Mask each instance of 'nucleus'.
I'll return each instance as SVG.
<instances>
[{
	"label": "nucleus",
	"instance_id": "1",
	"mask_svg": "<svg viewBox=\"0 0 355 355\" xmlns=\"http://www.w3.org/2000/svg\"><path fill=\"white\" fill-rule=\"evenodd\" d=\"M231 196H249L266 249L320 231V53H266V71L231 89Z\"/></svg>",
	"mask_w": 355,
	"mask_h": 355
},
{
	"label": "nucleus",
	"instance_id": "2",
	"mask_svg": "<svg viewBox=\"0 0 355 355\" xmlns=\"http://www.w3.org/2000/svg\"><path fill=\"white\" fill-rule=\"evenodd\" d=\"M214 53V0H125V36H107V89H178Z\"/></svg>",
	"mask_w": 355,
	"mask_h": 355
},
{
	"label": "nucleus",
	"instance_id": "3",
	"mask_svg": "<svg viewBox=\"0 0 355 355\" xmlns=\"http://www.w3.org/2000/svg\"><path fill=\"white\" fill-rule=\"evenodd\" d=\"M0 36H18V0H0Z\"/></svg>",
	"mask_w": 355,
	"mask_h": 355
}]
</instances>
• • • • •
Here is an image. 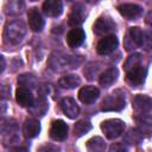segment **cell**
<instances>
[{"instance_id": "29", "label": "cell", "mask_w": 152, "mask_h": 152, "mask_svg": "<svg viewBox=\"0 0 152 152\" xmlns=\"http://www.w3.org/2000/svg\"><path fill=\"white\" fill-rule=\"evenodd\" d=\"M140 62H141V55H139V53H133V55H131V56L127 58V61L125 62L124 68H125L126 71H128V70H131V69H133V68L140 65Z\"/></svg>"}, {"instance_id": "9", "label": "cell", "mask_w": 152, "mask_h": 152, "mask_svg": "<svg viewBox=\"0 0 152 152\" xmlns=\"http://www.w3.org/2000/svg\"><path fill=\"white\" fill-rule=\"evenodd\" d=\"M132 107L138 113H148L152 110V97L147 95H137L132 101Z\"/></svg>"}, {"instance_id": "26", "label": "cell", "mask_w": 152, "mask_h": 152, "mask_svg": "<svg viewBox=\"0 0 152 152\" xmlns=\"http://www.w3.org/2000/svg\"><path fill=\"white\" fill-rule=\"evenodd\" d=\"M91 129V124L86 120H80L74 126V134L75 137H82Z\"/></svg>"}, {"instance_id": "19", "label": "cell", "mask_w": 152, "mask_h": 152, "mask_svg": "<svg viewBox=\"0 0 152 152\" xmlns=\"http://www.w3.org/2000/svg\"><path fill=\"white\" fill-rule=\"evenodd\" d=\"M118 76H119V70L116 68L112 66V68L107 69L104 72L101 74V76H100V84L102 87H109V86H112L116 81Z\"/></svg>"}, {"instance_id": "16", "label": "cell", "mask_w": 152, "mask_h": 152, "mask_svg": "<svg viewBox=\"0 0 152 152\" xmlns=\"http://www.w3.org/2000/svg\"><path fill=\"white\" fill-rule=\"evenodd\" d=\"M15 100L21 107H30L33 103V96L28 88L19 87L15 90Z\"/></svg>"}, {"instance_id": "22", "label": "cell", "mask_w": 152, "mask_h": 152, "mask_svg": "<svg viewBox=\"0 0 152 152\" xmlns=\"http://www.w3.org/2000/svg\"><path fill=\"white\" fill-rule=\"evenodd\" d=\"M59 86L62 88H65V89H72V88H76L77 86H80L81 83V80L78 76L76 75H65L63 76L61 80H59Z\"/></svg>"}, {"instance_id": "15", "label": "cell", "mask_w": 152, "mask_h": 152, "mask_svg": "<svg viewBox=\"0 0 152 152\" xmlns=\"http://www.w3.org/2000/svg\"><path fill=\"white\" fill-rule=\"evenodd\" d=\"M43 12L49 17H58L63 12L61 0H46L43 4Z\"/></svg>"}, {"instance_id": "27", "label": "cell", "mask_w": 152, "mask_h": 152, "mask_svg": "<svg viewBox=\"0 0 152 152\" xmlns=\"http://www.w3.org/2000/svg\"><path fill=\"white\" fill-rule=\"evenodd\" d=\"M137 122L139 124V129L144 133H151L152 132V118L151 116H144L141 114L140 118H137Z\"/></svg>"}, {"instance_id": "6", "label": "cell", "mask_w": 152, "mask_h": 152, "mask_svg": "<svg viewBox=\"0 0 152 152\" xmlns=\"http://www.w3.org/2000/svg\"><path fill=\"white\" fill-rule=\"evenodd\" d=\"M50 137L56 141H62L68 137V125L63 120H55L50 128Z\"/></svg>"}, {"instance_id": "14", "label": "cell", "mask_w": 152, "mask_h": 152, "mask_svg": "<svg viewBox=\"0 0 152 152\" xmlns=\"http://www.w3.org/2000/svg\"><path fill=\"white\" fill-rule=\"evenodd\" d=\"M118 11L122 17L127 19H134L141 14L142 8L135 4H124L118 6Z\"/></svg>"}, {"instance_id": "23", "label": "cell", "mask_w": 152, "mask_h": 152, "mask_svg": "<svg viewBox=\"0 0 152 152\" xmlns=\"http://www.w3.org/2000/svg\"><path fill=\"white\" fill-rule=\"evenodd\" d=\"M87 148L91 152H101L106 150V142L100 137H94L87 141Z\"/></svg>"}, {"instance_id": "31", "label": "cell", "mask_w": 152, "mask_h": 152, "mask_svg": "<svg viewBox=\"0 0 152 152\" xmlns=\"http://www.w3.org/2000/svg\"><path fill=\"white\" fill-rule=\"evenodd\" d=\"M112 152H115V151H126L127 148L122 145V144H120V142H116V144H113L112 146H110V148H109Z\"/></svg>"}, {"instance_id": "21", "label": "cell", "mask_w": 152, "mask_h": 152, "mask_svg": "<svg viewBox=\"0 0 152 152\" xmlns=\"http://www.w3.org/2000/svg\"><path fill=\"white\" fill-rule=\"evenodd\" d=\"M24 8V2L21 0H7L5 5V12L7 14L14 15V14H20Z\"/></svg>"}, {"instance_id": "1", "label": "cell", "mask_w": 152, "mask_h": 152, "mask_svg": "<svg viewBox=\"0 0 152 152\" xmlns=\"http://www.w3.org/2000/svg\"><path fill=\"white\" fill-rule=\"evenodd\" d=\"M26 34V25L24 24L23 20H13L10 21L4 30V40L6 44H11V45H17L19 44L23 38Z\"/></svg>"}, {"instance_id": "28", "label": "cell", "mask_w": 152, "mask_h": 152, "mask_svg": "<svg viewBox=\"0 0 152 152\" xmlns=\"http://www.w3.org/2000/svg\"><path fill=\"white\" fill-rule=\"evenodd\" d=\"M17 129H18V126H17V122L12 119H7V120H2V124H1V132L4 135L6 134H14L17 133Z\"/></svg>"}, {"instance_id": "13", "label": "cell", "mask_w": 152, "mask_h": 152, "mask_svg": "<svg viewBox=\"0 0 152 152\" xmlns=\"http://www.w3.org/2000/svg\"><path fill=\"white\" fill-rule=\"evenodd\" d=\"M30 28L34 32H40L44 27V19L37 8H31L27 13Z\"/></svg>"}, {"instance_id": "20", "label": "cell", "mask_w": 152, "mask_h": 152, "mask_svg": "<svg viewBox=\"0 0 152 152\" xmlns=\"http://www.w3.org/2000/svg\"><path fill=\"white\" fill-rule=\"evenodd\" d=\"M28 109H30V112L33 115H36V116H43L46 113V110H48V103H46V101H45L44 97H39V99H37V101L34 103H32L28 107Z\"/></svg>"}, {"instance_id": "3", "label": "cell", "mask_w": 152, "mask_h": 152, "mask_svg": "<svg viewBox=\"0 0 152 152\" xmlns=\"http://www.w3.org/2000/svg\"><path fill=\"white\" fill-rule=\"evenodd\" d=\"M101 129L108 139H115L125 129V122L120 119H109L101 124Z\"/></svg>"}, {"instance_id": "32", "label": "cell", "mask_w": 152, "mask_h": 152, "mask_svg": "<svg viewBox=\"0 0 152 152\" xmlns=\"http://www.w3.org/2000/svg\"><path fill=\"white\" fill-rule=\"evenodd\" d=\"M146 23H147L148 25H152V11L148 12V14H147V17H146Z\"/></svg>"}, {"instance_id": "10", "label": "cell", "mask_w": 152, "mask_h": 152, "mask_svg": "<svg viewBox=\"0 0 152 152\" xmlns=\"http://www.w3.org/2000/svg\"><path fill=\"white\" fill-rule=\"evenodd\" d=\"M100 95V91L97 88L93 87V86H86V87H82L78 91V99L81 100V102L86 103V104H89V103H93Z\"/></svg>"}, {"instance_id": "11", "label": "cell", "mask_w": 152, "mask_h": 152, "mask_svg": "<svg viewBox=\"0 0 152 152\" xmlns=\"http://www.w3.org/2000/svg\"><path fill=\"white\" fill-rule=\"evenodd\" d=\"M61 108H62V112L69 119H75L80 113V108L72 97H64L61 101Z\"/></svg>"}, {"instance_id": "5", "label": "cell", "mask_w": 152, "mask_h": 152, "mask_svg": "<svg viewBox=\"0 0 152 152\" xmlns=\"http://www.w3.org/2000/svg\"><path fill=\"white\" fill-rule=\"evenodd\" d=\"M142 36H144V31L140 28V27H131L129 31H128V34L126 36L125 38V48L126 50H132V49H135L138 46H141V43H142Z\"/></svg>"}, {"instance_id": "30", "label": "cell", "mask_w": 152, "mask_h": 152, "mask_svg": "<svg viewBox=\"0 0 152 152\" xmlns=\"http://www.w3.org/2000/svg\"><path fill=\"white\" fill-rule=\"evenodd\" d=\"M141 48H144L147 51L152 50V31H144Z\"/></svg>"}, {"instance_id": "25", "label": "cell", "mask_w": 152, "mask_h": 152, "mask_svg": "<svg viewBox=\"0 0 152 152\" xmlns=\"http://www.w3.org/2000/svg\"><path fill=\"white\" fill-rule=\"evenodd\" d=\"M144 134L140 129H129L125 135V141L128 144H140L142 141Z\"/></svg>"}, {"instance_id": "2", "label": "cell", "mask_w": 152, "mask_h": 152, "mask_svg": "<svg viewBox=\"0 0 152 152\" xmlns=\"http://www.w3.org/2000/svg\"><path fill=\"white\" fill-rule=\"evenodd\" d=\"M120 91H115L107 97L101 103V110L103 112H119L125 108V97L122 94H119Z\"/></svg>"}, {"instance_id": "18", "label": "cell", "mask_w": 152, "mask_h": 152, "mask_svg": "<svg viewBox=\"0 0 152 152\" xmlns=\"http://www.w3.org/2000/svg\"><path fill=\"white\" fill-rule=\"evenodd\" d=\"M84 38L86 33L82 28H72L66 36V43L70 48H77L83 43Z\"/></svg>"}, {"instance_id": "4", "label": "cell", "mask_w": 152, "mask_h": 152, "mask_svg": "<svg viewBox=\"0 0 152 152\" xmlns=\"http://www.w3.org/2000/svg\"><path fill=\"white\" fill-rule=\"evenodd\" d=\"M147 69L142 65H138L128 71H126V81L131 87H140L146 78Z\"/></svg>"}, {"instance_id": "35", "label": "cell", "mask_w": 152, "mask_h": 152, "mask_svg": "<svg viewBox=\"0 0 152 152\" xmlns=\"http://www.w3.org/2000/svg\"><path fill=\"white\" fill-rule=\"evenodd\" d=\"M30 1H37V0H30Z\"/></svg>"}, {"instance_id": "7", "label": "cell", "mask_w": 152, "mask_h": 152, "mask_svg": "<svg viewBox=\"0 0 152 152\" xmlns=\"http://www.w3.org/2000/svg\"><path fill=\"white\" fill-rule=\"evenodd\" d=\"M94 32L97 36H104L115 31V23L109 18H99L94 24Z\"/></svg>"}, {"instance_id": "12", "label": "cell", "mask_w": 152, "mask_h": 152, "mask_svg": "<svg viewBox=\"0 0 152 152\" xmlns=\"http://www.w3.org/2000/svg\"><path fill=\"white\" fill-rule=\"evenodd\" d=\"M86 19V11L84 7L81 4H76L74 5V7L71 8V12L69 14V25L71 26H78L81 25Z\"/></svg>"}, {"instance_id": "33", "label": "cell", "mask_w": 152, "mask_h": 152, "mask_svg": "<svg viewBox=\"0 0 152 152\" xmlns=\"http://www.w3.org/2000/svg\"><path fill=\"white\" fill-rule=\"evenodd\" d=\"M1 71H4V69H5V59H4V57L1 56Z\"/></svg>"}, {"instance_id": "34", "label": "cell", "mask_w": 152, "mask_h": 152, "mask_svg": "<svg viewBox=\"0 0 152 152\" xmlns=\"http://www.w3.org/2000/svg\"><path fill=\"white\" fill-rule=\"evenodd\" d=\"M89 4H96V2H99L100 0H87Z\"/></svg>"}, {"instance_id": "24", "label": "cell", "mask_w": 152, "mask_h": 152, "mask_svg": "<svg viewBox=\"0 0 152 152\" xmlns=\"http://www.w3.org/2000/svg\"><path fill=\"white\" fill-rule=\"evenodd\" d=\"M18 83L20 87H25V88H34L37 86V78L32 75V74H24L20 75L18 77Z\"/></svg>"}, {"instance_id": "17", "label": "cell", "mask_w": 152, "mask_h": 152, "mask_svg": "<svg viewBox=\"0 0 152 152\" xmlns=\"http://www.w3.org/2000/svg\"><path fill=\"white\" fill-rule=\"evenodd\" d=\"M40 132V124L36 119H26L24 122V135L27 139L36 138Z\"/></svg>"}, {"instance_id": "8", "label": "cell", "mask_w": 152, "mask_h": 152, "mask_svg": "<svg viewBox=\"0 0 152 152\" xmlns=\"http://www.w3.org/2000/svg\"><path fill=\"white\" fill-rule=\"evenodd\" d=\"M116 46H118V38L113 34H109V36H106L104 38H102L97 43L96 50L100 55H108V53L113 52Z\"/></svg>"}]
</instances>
• • • • •
INSTRUCTIONS TO FOLLOW:
Find every line in the records that contains the word "each", and copy those lines in full.

SOLUTION:
Mask each instance of 'nucleus'.
I'll return each instance as SVG.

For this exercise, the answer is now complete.